[TEXT EXTRACT]:
The charging power relied on by the Crown in contained in rule of the Ninth Schedule of the Income Tax Act, 1952, dealing with the rules applicable to Schedule E.
The Crown do not allege that the Pounds 36,000 was in either case a salary, a fee, a wage or a perquisite, but they say it was a profit from the respective offices or employments of the appellants.
The fundamental question is in each case, was the Pounds 36,000 in share value transferred to each appellant a gift or a profit from his position with the Meccano company Each had an office with the company. Was this windfall a profit 'therefrom' ?
At the outset it was intended to be a gift. It was not prompted by and was not in respect of any special services rendered to the donors. The transactions were inspired by high motives and with the intention of fulfilling moral obligations. The transactions could have been carried out in accordance with the intention of the Hornby brothers without any documents at all except the transfer forms, and there is no real reason to think they would not have been fulfilled. There was no need to introduce anything of a business character into them. In all the circumstances, so large a sum in value, and a transfer of shares in the company, indicate bounty and generosity rather than remuneration in respect of the appellants respective employments. (The facts are to be contrasted with those in Salmon v. Weight, where clearly tax liability arose.)
These matters need not be stressed. Had it not been for the deeds Danckwerts J. would have found in favour of the appellants and would have been satisfied that the shares in question were gifts. Without the deeds I do not feel any doubt that that would have been the right view to take.
The judgment continues as follows : 'But the transaction was changed. It was conceived that it was desirable to introduce the element of consideration in order to make the promises legally enforceable, and the consideration which was selected was a promise by Bearsley and Hewitt to continue serving in their offices with the company for four years from the date of the deeds of covenant. In this way, the acquisition of the shares under the terms of the deeds irretrievably was linked up with the services of the taxpayers as officers of the company. It 'seems to me to be impossible to deny that under the obligations created by the deed the shares were received by the taxpayers by reason of their offices, and, therefore, as profits of these offices.'
Jenkins L.J.s judgment has taken from one of the deeds the recitals and clause 1, and I do not repeat those extracts, but I would read in addition only clause 3 : 'If the covenantee shall die before he had become registered as the holder of the said four thousand shares then his legal personal representative shall be entitled to the benefit of the covenants and agreements hereinbefore contained.' The company was not a party to the deeds. The continuation in the employment was, therefore, not in the hands of the appellants alone, and I do not read the deeds as containing a promise by the covenantee in each case to remain four years in his existing engagement with Meccano Ltd. It would seem that if four further years of service were not fulfilled the consideration would have failed. There was, however, an express covenant by the Hornby brothers to transfer and assign the shares within three months of the death of Mrs. Clara Hornby, and as she was 93 when she died in October, 1953, it might have happened that the three months would have expired before the four years had run.

[ENTRIES]:
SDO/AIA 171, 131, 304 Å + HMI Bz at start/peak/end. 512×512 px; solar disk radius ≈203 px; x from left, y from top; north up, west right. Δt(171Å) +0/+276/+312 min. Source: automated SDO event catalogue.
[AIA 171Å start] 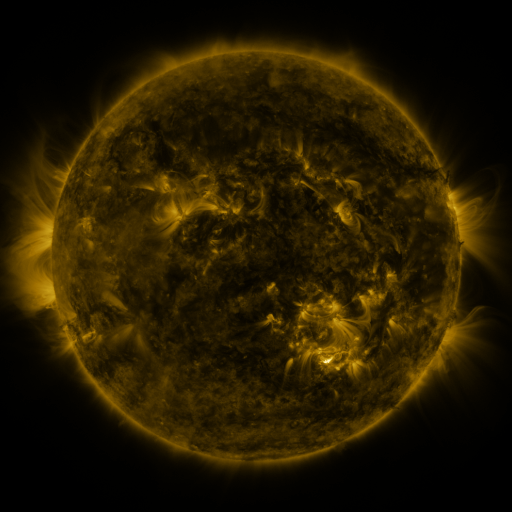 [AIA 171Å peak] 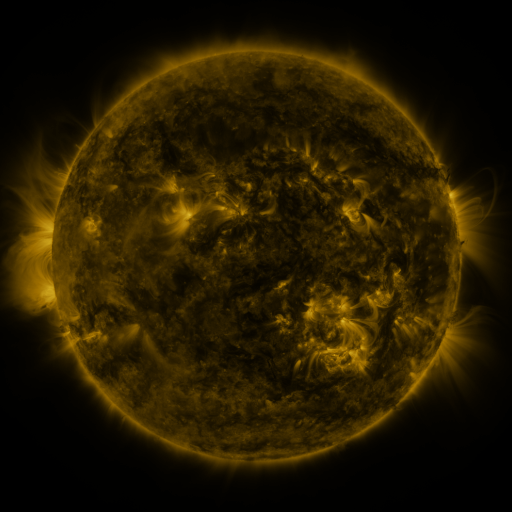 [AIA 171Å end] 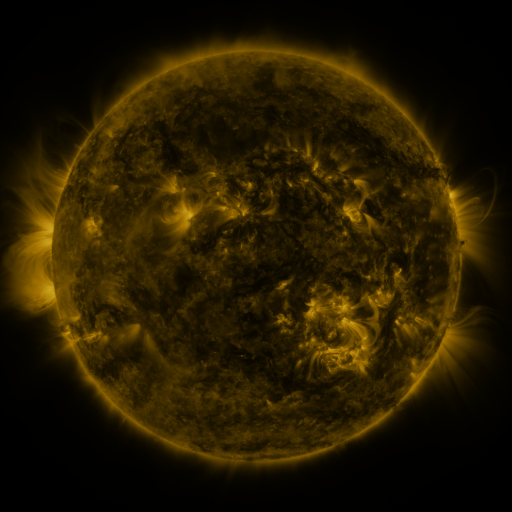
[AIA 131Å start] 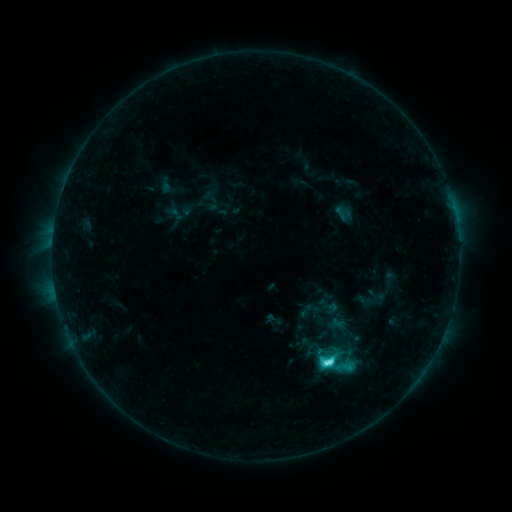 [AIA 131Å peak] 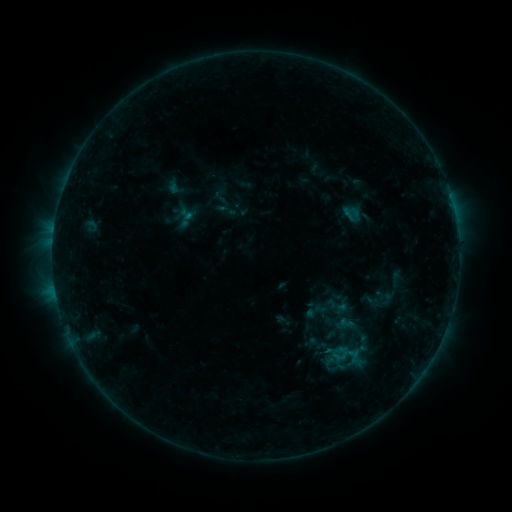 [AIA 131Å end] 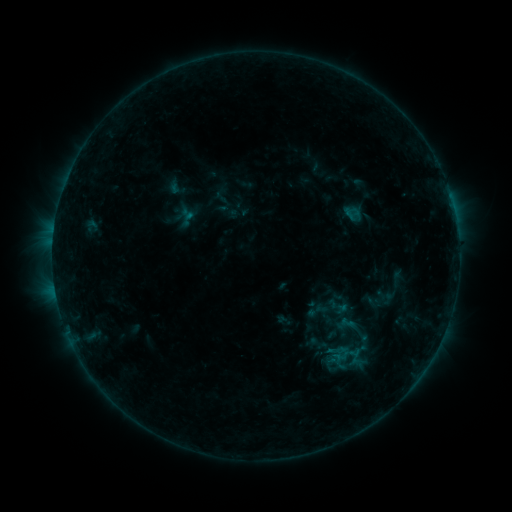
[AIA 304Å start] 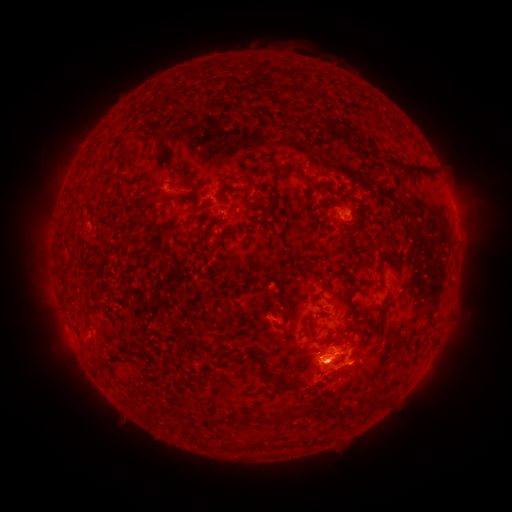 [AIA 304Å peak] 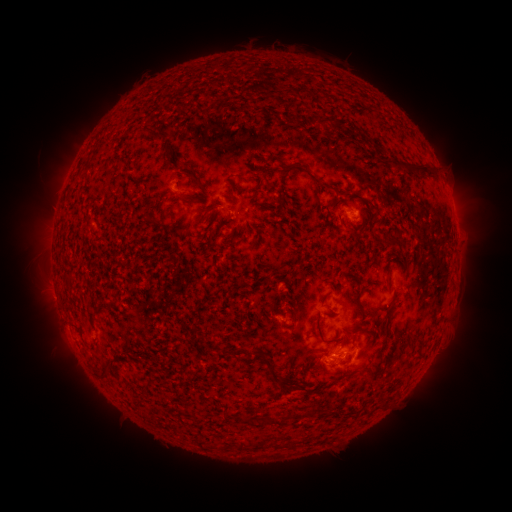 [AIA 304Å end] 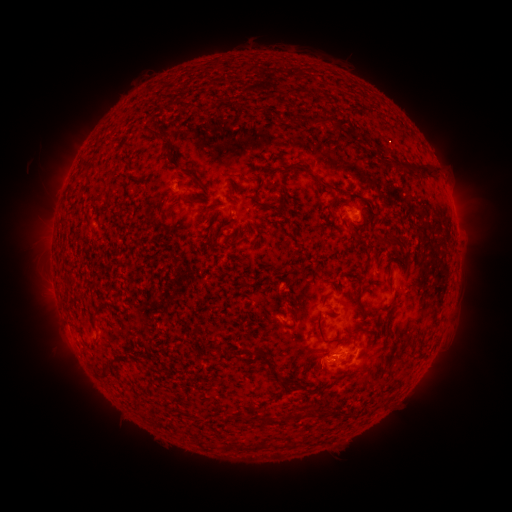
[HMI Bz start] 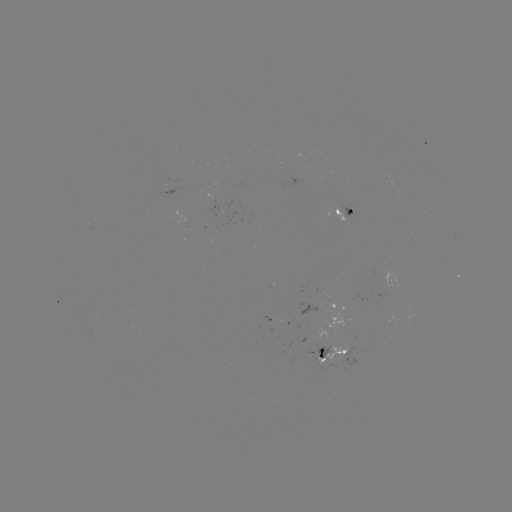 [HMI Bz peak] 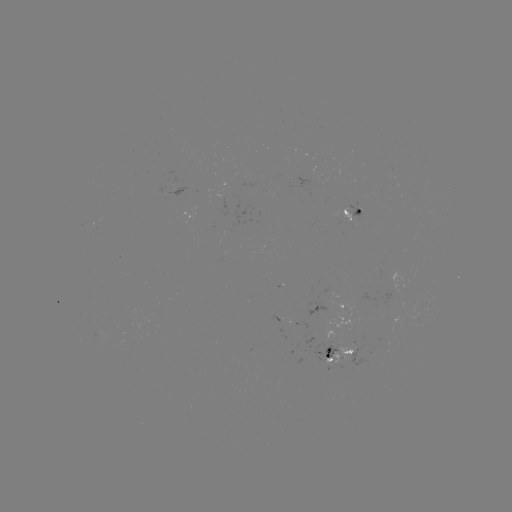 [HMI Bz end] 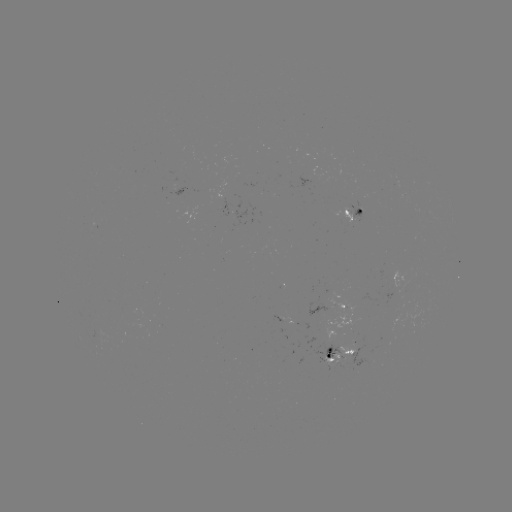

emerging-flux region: <bbox>345, 204, 362, 221</bbox>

[EXERCISE]: Carry on the tax judgment about the Meccano share transfers, picking up after its last sentence.

[OUTPUT FOR THIS TASK]:
There is no need to seek to solve complications which might have arisen in that event.
Hewitts written contract as secretary dated April 1, 1937, and Bearsleys written contract as managing director dated February 15, 1937, expired on September 30, 1946, but both appellants were retained in their respective offices at enhanced remuneration by minutes of the directors in meetings held on October 8 and 9, 1946.
No provision seems to have been made for their duration, and both employments would appear to have been terminable by reasonable notice. As far as the issues arising on these appeals are concerned, I see no difference between the cases of the two appellants.
In my opinion, the effect of each deed as drawn is that the service of four years as stipulated was a condition to be fulfilled before the Hornby brothers could be called on as a matter of law or legal obligation to transfer the shares within the specified date, that is, within three months after the death of Mrs. Clara Hornby, their mother. The fact that the transfer date was expedited has, as I see it, no effect on the questions involved in this appeal.
In this way the transfer of the shares is 'linked up' with the respective offices, but the question is whether that necessarily or on a reasonable view involves that the transfer was a payment of remuneration for services rendered to the company or a profit of the employment. I would not regard the transfer as having those attributes or of such a character.
The effect of the deed was, as I appreciate it, to make the transfer contingent on the appellants remaining four years with the company, but it imposed no duty or obligation on them to serve the company. Once the condition of four years service had been fulfilled, as it in fact was by the end of 1949, the appellants became entitled to the shares whether they were in office, or in retirement, or dead, as clause 3 of the deed makes the benefits accrue to the covenantees estate in case of death before completed transfer. The two appellants were, in fact, in office with the company at the time of the receipt of the shares, but that was an irrelevant circumstance in no way affecting the transfer. Jones had died, and the transfer was to his executors. Hewitt would have been in retirement if the transfer had been three months after Mrs. Hornbys death and had not been advanced.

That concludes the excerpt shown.